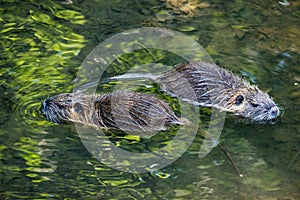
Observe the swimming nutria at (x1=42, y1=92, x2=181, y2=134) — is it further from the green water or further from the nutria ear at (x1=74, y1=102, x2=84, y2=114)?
the green water

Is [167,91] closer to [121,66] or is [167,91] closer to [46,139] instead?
[121,66]

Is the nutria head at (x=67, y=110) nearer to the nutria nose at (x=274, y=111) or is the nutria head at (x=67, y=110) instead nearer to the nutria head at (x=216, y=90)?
the nutria head at (x=216, y=90)

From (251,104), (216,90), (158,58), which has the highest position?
A: (158,58)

=====

AIM »
Can you rewrite the listing above with every "closer" changed to "nearer", keeping everything else the same and omitting the pictures?

OUTPUT FOR THIS EXERCISE »
Observe the swimming nutria at (x1=42, y1=92, x2=181, y2=134) — is it further from the green water or further from the nutria ear at (x1=74, y1=102, x2=84, y2=114)?
the green water

Is [167,91] nearer to [121,66] or is [167,91] nearer to [46,139] instead?
[121,66]

Is the nutria head at (x=67, y=110) nearer to the nutria nose at (x=274, y=111) or is the nutria head at (x=67, y=110) instead nearer to the nutria head at (x=216, y=90)?
the nutria head at (x=216, y=90)

From (251,104), (216,90), (158,58), which has the highest position?
A: (158,58)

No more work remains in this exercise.